Ce qui a beaucoup changé, dans une matière qui est très chère aux libéraux, c’est la protection sociale des indépendants. Elle est bien meilleure aujourd’hui qu’elle ne l’était à l’époque, et c’est à mettre à l’actif des ministres libéraux de ces vingt-cinq dernières années. Est-ce qu’on peut vous accuser d’avoir favorisé votre clientèle électorale, là-dessus?

Ah non, non, non. On peut nous taxer de partisans de l’égalité des droits et des devoirs. Parce que oui, j’oubliais, ce sont de grandes réformes, de Sabine Laruelle notamment, qui ont considérablement amélioré le statut des indépendants. Moi, comme ministre des Pensions, j’ai poursuivi cette ligne. Avec Willy Borsus on a fait passer l’égalité des pensions minimum pour les indépendants par rapport aux salariés. Ca aussi, c’est une grande réforme des libéraux! Donc, notre présence a été très positive sur toute une série de domaines. Mais nous n’avons jamais eu les coudées aussi franches que dans les gouvernements qu’on est en train de composer aujourd’hui!

Je crois que si j’avais été président, il n’y aurait pas eu la rupture du MR avec le FDF…

Daniel Bacquelaine

Le MR a la tutelle sur certains départements fédéraux, comme les Affaires étrangères ou la Régie des Bâtiments depuis des années, presque sans discontinuer. Est-ce qu’il n’y a pas là des petits morceaux d’un Etat MR, comme on a pu parler d’un Etat CVP en Belgique ou d’un Etat PS en Wallonie?

Non, je ne pense pas.
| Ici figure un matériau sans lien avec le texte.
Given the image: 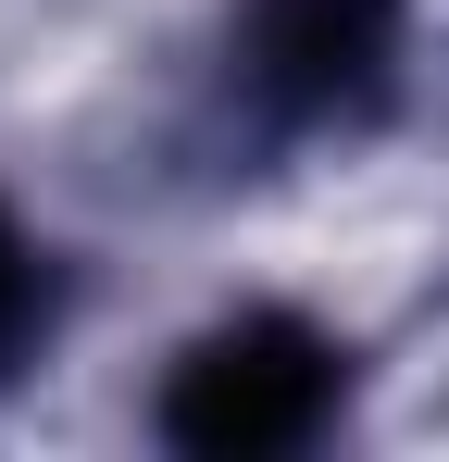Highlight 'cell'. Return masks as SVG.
Masks as SVG:
<instances>
[{"mask_svg":"<svg viewBox=\"0 0 449 462\" xmlns=\"http://www.w3.org/2000/svg\"><path fill=\"white\" fill-rule=\"evenodd\" d=\"M337 412V350L288 325V312H250V325H213L175 387H162V438L200 462H262V450H299L312 425Z\"/></svg>","mask_w":449,"mask_h":462,"instance_id":"obj_1","label":"cell"},{"mask_svg":"<svg viewBox=\"0 0 449 462\" xmlns=\"http://www.w3.org/2000/svg\"><path fill=\"white\" fill-rule=\"evenodd\" d=\"M387 38H399V0H262L237 38V76L262 113H337L387 76Z\"/></svg>","mask_w":449,"mask_h":462,"instance_id":"obj_2","label":"cell"},{"mask_svg":"<svg viewBox=\"0 0 449 462\" xmlns=\"http://www.w3.org/2000/svg\"><path fill=\"white\" fill-rule=\"evenodd\" d=\"M38 300H50V288H38V250H25V237L0 226V350H13V337L38 325Z\"/></svg>","mask_w":449,"mask_h":462,"instance_id":"obj_3","label":"cell"}]
</instances>
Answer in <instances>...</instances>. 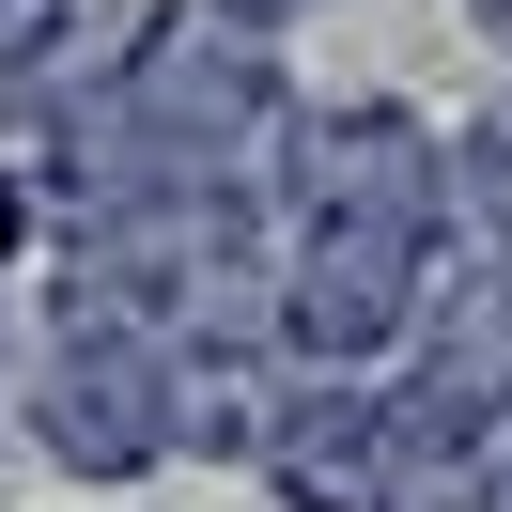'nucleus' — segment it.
I'll return each mask as SVG.
<instances>
[{
    "label": "nucleus",
    "instance_id": "obj_1",
    "mask_svg": "<svg viewBox=\"0 0 512 512\" xmlns=\"http://www.w3.org/2000/svg\"><path fill=\"white\" fill-rule=\"evenodd\" d=\"M32 435L63 450L78 481H140L171 435H187V388H171V342L140 311H109V295L63 280V326H47L32 357Z\"/></svg>",
    "mask_w": 512,
    "mask_h": 512
},
{
    "label": "nucleus",
    "instance_id": "obj_2",
    "mask_svg": "<svg viewBox=\"0 0 512 512\" xmlns=\"http://www.w3.org/2000/svg\"><path fill=\"white\" fill-rule=\"evenodd\" d=\"M280 202H295L311 233H404V249H435V233H450V140L419 125V109H388V94L295 109Z\"/></svg>",
    "mask_w": 512,
    "mask_h": 512
},
{
    "label": "nucleus",
    "instance_id": "obj_3",
    "mask_svg": "<svg viewBox=\"0 0 512 512\" xmlns=\"http://www.w3.org/2000/svg\"><path fill=\"white\" fill-rule=\"evenodd\" d=\"M466 16H481V32H497V47H512V0H466Z\"/></svg>",
    "mask_w": 512,
    "mask_h": 512
}]
</instances>
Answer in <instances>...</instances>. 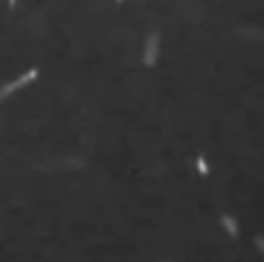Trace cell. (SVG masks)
<instances>
[{
  "label": "cell",
  "instance_id": "6da1fadb",
  "mask_svg": "<svg viewBox=\"0 0 264 262\" xmlns=\"http://www.w3.org/2000/svg\"><path fill=\"white\" fill-rule=\"evenodd\" d=\"M36 77H39V70H36V67H33V70H28V72H24V75H21V77H16L13 83H8V85H3V87H0V100H5L8 95H13V93H16L18 87H24V85L33 83V80H36Z\"/></svg>",
  "mask_w": 264,
  "mask_h": 262
},
{
  "label": "cell",
  "instance_id": "7a4b0ae2",
  "mask_svg": "<svg viewBox=\"0 0 264 262\" xmlns=\"http://www.w3.org/2000/svg\"><path fill=\"white\" fill-rule=\"evenodd\" d=\"M157 57H159V33L152 31L146 36V44H144V64L146 67H154L157 64Z\"/></svg>",
  "mask_w": 264,
  "mask_h": 262
},
{
  "label": "cell",
  "instance_id": "3957f363",
  "mask_svg": "<svg viewBox=\"0 0 264 262\" xmlns=\"http://www.w3.org/2000/svg\"><path fill=\"white\" fill-rule=\"evenodd\" d=\"M221 221H223V229H226L228 234H231V236H238V226H236V221L231 219V216L223 213V216H221Z\"/></svg>",
  "mask_w": 264,
  "mask_h": 262
},
{
  "label": "cell",
  "instance_id": "277c9868",
  "mask_svg": "<svg viewBox=\"0 0 264 262\" xmlns=\"http://www.w3.org/2000/svg\"><path fill=\"white\" fill-rule=\"evenodd\" d=\"M195 165H198L200 175H208V162H205V157H198V159H195Z\"/></svg>",
  "mask_w": 264,
  "mask_h": 262
},
{
  "label": "cell",
  "instance_id": "5b68a950",
  "mask_svg": "<svg viewBox=\"0 0 264 262\" xmlns=\"http://www.w3.org/2000/svg\"><path fill=\"white\" fill-rule=\"evenodd\" d=\"M254 242H257V247H259V252L264 255V236H257V239H254Z\"/></svg>",
  "mask_w": 264,
  "mask_h": 262
},
{
  "label": "cell",
  "instance_id": "8992f818",
  "mask_svg": "<svg viewBox=\"0 0 264 262\" xmlns=\"http://www.w3.org/2000/svg\"><path fill=\"white\" fill-rule=\"evenodd\" d=\"M16 5H18V0H8V8H10V10H13Z\"/></svg>",
  "mask_w": 264,
  "mask_h": 262
},
{
  "label": "cell",
  "instance_id": "52a82bcc",
  "mask_svg": "<svg viewBox=\"0 0 264 262\" xmlns=\"http://www.w3.org/2000/svg\"><path fill=\"white\" fill-rule=\"evenodd\" d=\"M118 3H123V0H118Z\"/></svg>",
  "mask_w": 264,
  "mask_h": 262
}]
</instances>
On n’a pas toujours gardé les mêmes compétences, regardez les finances: on ne les a plus depuis que Didier Reynders est devenu ministre des Affaires étrangères. Alors, on a souvent les Affaires étrangères, c’est vrai, parce que les libéraux sont toujours très attentifs aux questions régaliennes…
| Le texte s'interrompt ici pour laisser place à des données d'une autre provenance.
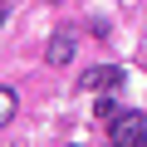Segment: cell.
Instances as JSON below:
<instances>
[{
  "label": "cell",
  "mask_w": 147,
  "mask_h": 147,
  "mask_svg": "<svg viewBox=\"0 0 147 147\" xmlns=\"http://www.w3.org/2000/svg\"><path fill=\"white\" fill-rule=\"evenodd\" d=\"M64 147H79V142H64Z\"/></svg>",
  "instance_id": "cell-7"
},
{
  "label": "cell",
  "mask_w": 147,
  "mask_h": 147,
  "mask_svg": "<svg viewBox=\"0 0 147 147\" xmlns=\"http://www.w3.org/2000/svg\"><path fill=\"white\" fill-rule=\"evenodd\" d=\"M79 84H84L88 93H113V88L123 84V69H118V64H98V69H88V74H84Z\"/></svg>",
  "instance_id": "cell-2"
},
{
  "label": "cell",
  "mask_w": 147,
  "mask_h": 147,
  "mask_svg": "<svg viewBox=\"0 0 147 147\" xmlns=\"http://www.w3.org/2000/svg\"><path fill=\"white\" fill-rule=\"evenodd\" d=\"M0 20H5V5H0Z\"/></svg>",
  "instance_id": "cell-6"
},
{
  "label": "cell",
  "mask_w": 147,
  "mask_h": 147,
  "mask_svg": "<svg viewBox=\"0 0 147 147\" xmlns=\"http://www.w3.org/2000/svg\"><path fill=\"white\" fill-rule=\"evenodd\" d=\"M93 113H98V123H113V118H118L123 108H118L113 98H98V108H93Z\"/></svg>",
  "instance_id": "cell-5"
},
{
  "label": "cell",
  "mask_w": 147,
  "mask_h": 147,
  "mask_svg": "<svg viewBox=\"0 0 147 147\" xmlns=\"http://www.w3.org/2000/svg\"><path fill=\"white\" fill-rule=\"evenodd\" d=\"M108 137H113L118 147H142V137H147V118H142L137 108H123V113L108 123Z\"/></svg>",
  "instance_id": "cell-1"
},
{
  "label": "cell",
  "mask_w": 147,
  "mask_h": 147,
  "mask_svg": "<svg viewBox=\"0 0 147 147\" xmlns=\"http://www.w3.org/2000/svg\"><path fill=\"white\" fill-rule=\"evenodd\" d=\"M113 147H118V142H113Z\"/></svg>",
  "instance_id": "cell-9"
},
{
  "label": "cell",
  "mask_w": 147,
  "mask_h": 147,
  "mask_svg": "<svg viewBox=\"0 0 147 147\" xmlns=\"http://www.w3.org/2000/svg\"><path fill=\"white\" fill-rule=\"evenodd\" d=\"M142 147H147V137H142Z\"/></svg>",
  "instance_id": "cell-8"
},
{
  "label": "cell",
  "mask_w": 147,
  "mask_h": 147,
  "mask_svg": "<svg viewBox=\"0 0 147 147\" xmlns=\"http://www.w3.org/2000/svg\"><path fill=\"white\" fill-rule=\"evenodd\" d=\"M15 108H20V93H15V88H0V127L15 118Z\"/></svg>",
  "instance_id": "cell-4"
},
{
  "label": "cell",
  "mask_w": 147,
  "mask_h": 147,
  "mask_svg": "<svg viewBox=\"0 0 147 147\" xmlns=\"http://www.w3.org/2000/svg\"><path fill=\"white\" fill-rule=\"evenodd\" d=\"M69 59H74V34H54V39H49V64L64 69Z\"/></svg>",
  "instance_id": "cell-3"
}]
</instances>
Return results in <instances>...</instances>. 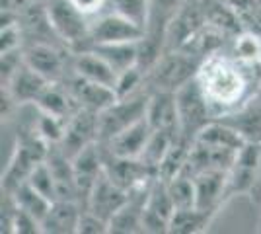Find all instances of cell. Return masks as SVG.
I'll list each match as a JSON object with an SVG mask.
<instances>
[{
  "label": "cell",
  "mask_w": 261,
  "mask_h": 234,
  "mask_svg": "<svg viewBox=\"0 0 261 234\" xmlns=\"http://www.w3.org/2000/svg\"><path fill=\"white\" fill-rule=\"evenodd\" d=\"M82 215V205L78 201L57 199L41 221L45 234H72L78 232V221Z\"/></svg>",
  "instance_id": "20"
},
{
  "label": "cell",
  "mask_w": 261,
  "mask_h": 234,
  "mask_svg": "<svg viewBox=\"0 0 261 234\" xmlns=\"http://www.w3.org/2000/svg\"><path fill=\"white\" fill-rule=\"evenodd\" d=\"M66 121L68 119H63V117H57V115H51V113H45L41 110H37V119L33 121V127L49 145L53 146L63 141L66 131Z\"/></svg>",
  "instance_id": "29"
},
{
  "label": "cell",
  "mask_w": 261,
  "mask_h": 234,
  "mask_svg": "<svg viewBox=\"0 0 261 234\" xmlns=\"http://www.w3.org/2000/svg\"><path fill=\"white\" fill-rule=\"evenodd\" d=\"M72 51L63 43L49 41H33L23 45V61L25 65L39 72L49 82H65L68 74L66 68L72 70Z\"/></svg>",
  "instance_id": "6"
},
{
  "label": "cell",
  "mask_w": 261,
  "mask_h": 234,
  "mask_svg": "<svg viewBox=\"0 0 261 234\" xmlns=\"http://www.w3.org/2000/svg\"><path fill=\"white\" fill-rule=\"evenodd\" d=\"M37 110L45 113H51L63 119H70L74 113L80 110L78 103L74 101L72 94L68 92L65 82H53L49 84V88L41 94V98L33 103Z\"/></svg>",
  "instance_id": "21"
},
{
  "label": "cell",
  "mask_w": 261,
  "mask_h": 234,
  "mask_svg": "<svg viewBox=\"0 0 261 234\" xmlns=\"http://www.w3.org/2000/svg\"><path fill=\"white\" fill-rule=\"evenodd\" d=\"M6 193H8V191H6ZM10 195H12V199H14V203H16L20 209L33 215V217L39 219V221H43V217L47 215L51 203H53L49 197H45L43 193H39V191L35 190L30 181H23L22 186H18L14 191H10Z\"/></svg>",
  "instance_id": "24"
},
{
  "label": "cell",
  "mask_w": 261,
  "mask_h": 234,
  "mask_svg": "<svg viewBox=\"0 0 261 234\" xmlns=\"http://www.w3.org/2000/svg\"><path fill=\"white\" fill-rule=\"evenodd\" d=\"M232 57L240 63L259 67L261 65V34L253 30H242L232 39Z\"/></svg>",
  "instance_id": "25"
},
{
  "label": "cell",
  "mask_w": 261,
  "mask_h": 234,
  "mask_svg": "<svg viewBox=\"0 0 261 234\" xmlns=\"http://www.w3.org/2000/svg\"><path fill=\"white\" fill-rule=\"evenodd\" d=\"M109 4H111L113 12L121 14L123 18L130 20L133 23L141 25L142 30L148 28L152 0H109Z\"/></svg>",
  "instance_id": "28"
},
{
  "label": "cell",
  "mask_w": 261,
  "mask_h": 234,
  "mask_svg": "<svg viewBox=\"0 0 261 234\" xmlns=\"http://www.w3.org/2000/svg\"><path fill=\"white\" fill-rule=\"evenodd\" d=\"M150 92H139L129 98H119L111 103L101 113H98V141L106 143L111 137L125 131L127 127L135 125L146 117V106H148Z\"/></svg>",
  "instance_id": "5"
},
{
  "label": "cell",
  "mask_w": 261,
  "mask_h": 234,
  "mask_svg": "<svg viewBox=\"0 0 261 234\" xmlns=\"http://www.w3.org/2000/svg\"><path fill=\"white\" fill-rule=\"evenodd\" d=\"M261 164V145L246 143L238 150L232 168L228 170V199L238 193H248L255 188Z\"/></svg>",
  "instance_id": "9"
},
{
  "label": "cell",
  "mask_w": 261,
  "mask_h": 234,
  "mask_svg": "<svg viewBox=\"0 0 261 234\" xmlns=\"http://www.w3.org/2000/svg\"><path fill=\"white\" fill-rule=\"evenodd\" d=\"M177 115H179V139L193 145L199 131L215 119L205 94L199 88L197 78L189 80L179 90H175Z\"/></svg>",
  "instance_id": "4"
},
{
  "label": "cell",
  "mask_w": 261,
  "mask_h": 234,
  "mask_svg": "<svg viewBox=\"0 0 261 234\" xmlns=\"http://www.w3.org/2000/svg\"><path fill=\"white\" fill-rule=\"evenodd\" d=\"M177 139H179V135L174 133V131H152L148 143L142 150L141 160L146 162L152 170H156V174H158L160 162L164 160V156L168 154V150L172 148V145Z\"/></svg>",
  "instance_id": "26"
},
{
  "label": "cell",
  "mask_w": 261,
  "mask_h": 234,
  "mask_svg": "<svg viewBox=\"0 0 261 234\" xmlns=\"http://www.w3.org/2000/svg\"><path fill=\"white\" fill-rule=\"evenodd\" d=\"M146 121L154 131H174L179 135V115L175 92L152 90L146 106Z\"/></svg>",
  "instance_id": "18"
},
{
  "label": "cell",
  "mask_w": 261,
  "mask_h": 234,
  "mask_svg": "<svg viewBox=\"0 0 261 234\" xmlns=\"http://www.w3.org/2000/svg\"><path fill=\"white\" fill-rule=\"evenodd\" d=\"M49 84H53V82H49L39 72H35L23 61V65L16 70V74L10 78V82L2 84V88L10 94L12 100L16 101V106H25V103H35L39 100L41 94L49 88Z\"/></svg>",
  "instance_id": "17"
},
{
  "label": "cell",
  "mask_w": 261,
  "mask_h": 234,
  "mask_svg": "<svg viewBox=\"0 0 261 234\" xmlns=\"http://www.w3.org/2000/svg\"><path fill=\"white\" fill-rule=\"evenodd\" d=\"M175 211V205L166 181L156 178L148 190L146 201H144V209H142V230L144 232H168L170 221Z\"/></svg>",
  "instance_id": "8"
},
{
  "label": "cell",
  "mask_w": 261,
  "mask_h": 234,
  "mask_svg": "<svg viewBox=\"0 0 261 234\" xmlns=\"http://www.w3.org/2000/svg\"><path fill=\"white\" fill-rule=\"evenodd\" d=\"M152 127L146 121V117L137 121L135 125L127 127L125 131L111 137L109 141L101 143L106 152L111 156H119V158H141L144 146L148 143L150 135H152Z\"/></svg>",
  "instance_id": "16"
},
{
  "label": "cell",
  "mask_w": 261,
  "mask_h": 234,
  "mask_svg": "<svg viewBox=\"0 0 261 234\" xmlns=\"http://www.w3.org/2000/svg\"><path fill=\"white\" fill-rule=\"evenodd\" d=\"M92 143H98V113L78 110L66 121L65 137L59 143V148L66 156L74 158L82 148H86Z\"/></svg>",
  "instance_id": "11"
},
{
  "label": "cell",
  "mask_w": 261,
  "mask_h": 234,
  "mask_svg": "<svg viewBox=\"0 0 261 234\" xmlns=\"http://www.w3.org/2000/svg\"><path fill=\"white\" fill-rule=\"evenodd\" d=\"M257 96H261V70H259V92H257Z\"/></svg>",
  "instance_id": "34"
},
{
  "label": "cell",
  "mask_w": 261,
  "mask_h": 234,
  "mask_svg": "<svg viewBox=\"0 0 261 234\" xmlns=\"http://www.w3.org/2000/svg\"><path fill=\"white\" fill-rule=\"evenodd\" d=\"M72 166H74V176H76L78 201L84 207L94 184L103 174V146L101 143L98 141V143H92L86 148H82L72 158Z\"/></svg>",
  "instance_id": "12"
},
{
  "label": "cell",
  "mask_w": 261,
  "mask_h": 234,
  "mask_svg": "<svg viewBox=\"0 0 261 234\" xmlns=\"http://www.w3.org/2000/svg\"><path fill=\"white\" fill-rule=\"evenodd\" d=\"M259 67L240 63L232 55L207 57L197 70L199 88L205 94L215 119L234 112L259 92Z\"/></svg>",
  "instance_id": "1"
},
{
  "label": "cell",
  "mask_w": 261,
  "mask_h": 234,
  "mask_svg": "<svg viewBox=\"0 0 261 234\" xmlns=\"http://www.w3.org/2000/svg\"><path fill=\"white\" fill-rule=\"evenodd\" d=\"M65 84L80 110L101 113L106 108H109L111 103H115L119 100L115 88L99 84V82H92V80H86V78H80L76 74H70L65 80Z\"/></svg>",
  "instance_id": "10"
},
{
  "label": "cell",
  "mask_w": 261,
  "mask_h": 234,
  "mask_svg": "<svg viewBox=\"0 0 261 234\" xmlns=\"http://www.w3.org/2000/svg\"><path fill=\"white\" fill-rule=\"evenodd\" d=\"M28 181L39 193H43L45 197H49L51 201H57V184H55V176L51 172V166L47 164V160H41L37 166L33 168Z\"/></svg>",
  "instance_id": "30"
},
{
  "label": "cell",
  "mask_w": 261,
  "mask_h": 234,
  "mask_svg": "<svg viewBox=\"0 0 261 234\" xmlns=\"http://www.w3.org/2000/svg\"><path fill=\"white\" fill-rule=\"evenodd\" d=\"M49 22L53 25L55 34L72 53L84 51L90 47L92 22L80 10L74 8L70 0H51L47 2Z\"/></svg>",
  "instance_id": "3"
},
{
  "label": "cell",
  "mask_w": 261,
  "mask_h": 234,
  "mask_svg": "<svg viewBox=\"0 0 261 234\" xmlns=\"http://www.w3.org/2000/svg\"><path fill=\"white\" fill-rule=\"evenodd\" d=\"M203 59L187 53L184 49H166L154 67L146 72V86L148 92L152 90H168L175 92L189 80L197 76Z\"/></svg>",
  "instance_id": "2"
},
{
  "label": "cell",
  "mask_w": 261,
  "mask_h": 234,
  "mask_svg": "<svg viewBox=\"0 0 261 234\" xmlns=\"http://www.w3.org/2000/svg\"><path fill=\"white\" fill-rule=\"evenodd\" d=\"M72 74L80 78H86L92 82H99L115 88L117 84V70L109 65L101 55H98L94 49L76 51L72 55Z\"/></svg>",
  "instance_id": "19"
},
{
  "label": "cell",
  "mask_w": 261,
  "mask_h": 234,
  "mask_svg": "<svg viewBox=\"0 0 261 234\" xmlns=\"http://www.w3.org/2000/svg\"><path fill=\"white\" fill-rule=\"evenodd\" d=\"M109 232V223L106 219H101L90 209L82 207V215L78 221V234H106Z\"/></svg>",
  "instance_id": "32"
},
{
  "label": "cell",
  "mask_w": 261,
  "mask_h": 234,
  "mask_svg": "<svg viewBox=\"0 0 261 234\" xmlns=\"http://www.w3.org/2000/svg\"><path fill=\"white\" fill-rule=\"evenodd\" d=\"M10 232L39 234V232H43V228H41V221H39V219H35L33 215L25 213L23 209H20V207L16 205V207H14V215H12Z\"/></svg>",
  "instance_id": "31"
},
{
  "label": "cell",
  "mask_w": 261,
  "mask_h": 234,
  "mask_svg": "<svg viewBox=\"0 0 261 234\" xmlns=\"http://www.w3.org/2000/svg\"><path fill=\"white\" fill-rule=\"evenodd\" d=\"M146 34L141 25L133 23L123 18L117 12L101 14L92 22V35H90V47L103 43H137Z\"/></svg>",
  "instance_id": "7"
},
{
  "label": "cell",
  "mask_w": 261,
  "mask_h": 234,
  "mask_svg": "<svg viewBox=\"0 0 261 234\" xmlns=\"http://www.w3.org/2000/svg\"><path fill=\"white\" fill-rule=\"evenodd\" d=\"M74 4V8L80 10L84 16L92 18V16H99L103 8L109 4V0H70Z\"/></svg>",
  "instance_id": "33"
},
{
  "label": "cell",
  "mask_w": 261,
  "mask_h": 234,
  "mask_svg": "<svg viewBox=\"0 0 261 234\" xmlns=\"http://www.w3.org/2000/svg\"><path fill=\"white\" fill-rule=\"evenodd\" d=\"M127 199H129V193L123 188H119L115 181H111L108 174L103 172L98 178V181L94 184L92 191H90L84 209L94 211L96 215H99L101 219H106L109 223L111 217L125 205Z\"/></svg>",
  "instance_id": "14"
},
{
  "label": "cell",
  "mask_w": 261,
  "mask_h": 234,
  "mask_svg": "<svg viewBox=\"0 0 261 234\" xmlns=\"http://www.w3.org/2000/svg\"><path fill=\"white\" fill-rule=\"evenodd\" d=\"M217 213L203 211L199 207H187V209H175L170 221L168 232L172 234H199L208 230Z\"/></svg>",
  "instance_id": "22"
},
{
  "label": "cell",
  "mask_w": 261,
  "mask_h": 234,
  "mask_svg": "<svg viewBox=\"0 0 261 234\" xmlns=\"http://www.w3.org/2000/svg\"><path fill=\"white\" fill-rule=\"evenodd\" d=\"M218 119L230 125L242 137L244 143L261 145V96H253L234 112L226 113Z\"/></svg>",
  "instance_id": "15"
},
{
  "label": "cell",
  "mask_w": 261,
  "mask_h": 234,
  "mask_svg": "<svg viewBox=\"0 0 261 234\" xmlns=\"http://www.w3.org/2000/svg\"><path fill=\"white\" fill-rule=\"evenodd\" d=\"M88 49H94L101 55L111 67L117 70V74L125 72L127 68L139 65V41L137 43H103L92 45Z\"/></svg>",
  "instance_id": "23"
},
{
  "label": "cell",
  "mask_w": 261,
  "mask_h": 234,
  "mask_svg": "<svg viewBox=\"0 0 261 234\" xmlns=\"http://www.w3.org/2000/svg\"><path fill=\"white\" fill-rule=\"evenodd\" d=\"M168 193L174 201L175 209H187V207H195L197 193H195V178L184 170L177 176L166 181Z\"/></svg>",
  "instance_id": "27"
},
{
  "label": "cell",
  "mask_w": 261,
  "mask_h": 234,
  "mask_svg": "<svg viewBox=\"0 0 261 234\" xmlns=\"http://www.w3.org/2000/svg\"><path fill=\"white\" fill-rule=\"evenodd\" d=\"M195 178V207L203 211L218 213V209L228 201V172L205 170L193 176Z\"/></svg>",
  "instance_id": "13"
}]
</instances>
Auriez-vous posé d’autres choix politiques si vous aviez présidé le parti?

Je crois que si j’avais été président, il n’y aurait pas eu la rupture du MR avec le FDF…

Ca veut dire qu’il n’y aurait pas eu de sixième réforme de l’Etat, dans ce cas? Parce que c’est sur ce désaccord que le FDF a quitté le MR en 2011.

Ah, elle aurait été sans doute un peu différente, je pense. C’est très difficile de le dire a posteriori, bien sûr. Mais un des enjeux de la campagne présidentielle, entre Charles Michel et moi, c’était ma plus grande proximité avec le FDF, et le fait que j’entretenais ce lien PRL-FDF que Jean Gol avait fondé avec Antoinette Spaak. C’était dans ma tradition…

C’était une erreur, alors, de participer à cette sixième réforme de l’Etat?

Je ne dirais pas ça, parce qu’une réforme était inévitable. Et puis, il y a eu des éléments de cette réforme qui étaient extrêmement difficiles pour notre partenaire de l’époque, oui. Mais je pense que plus que la réforme elle-même, c’est l’ambiance générale au sein du parti, après l’élection présidentielle, qui a fait que le FDF ne s’y est plus retrouvé.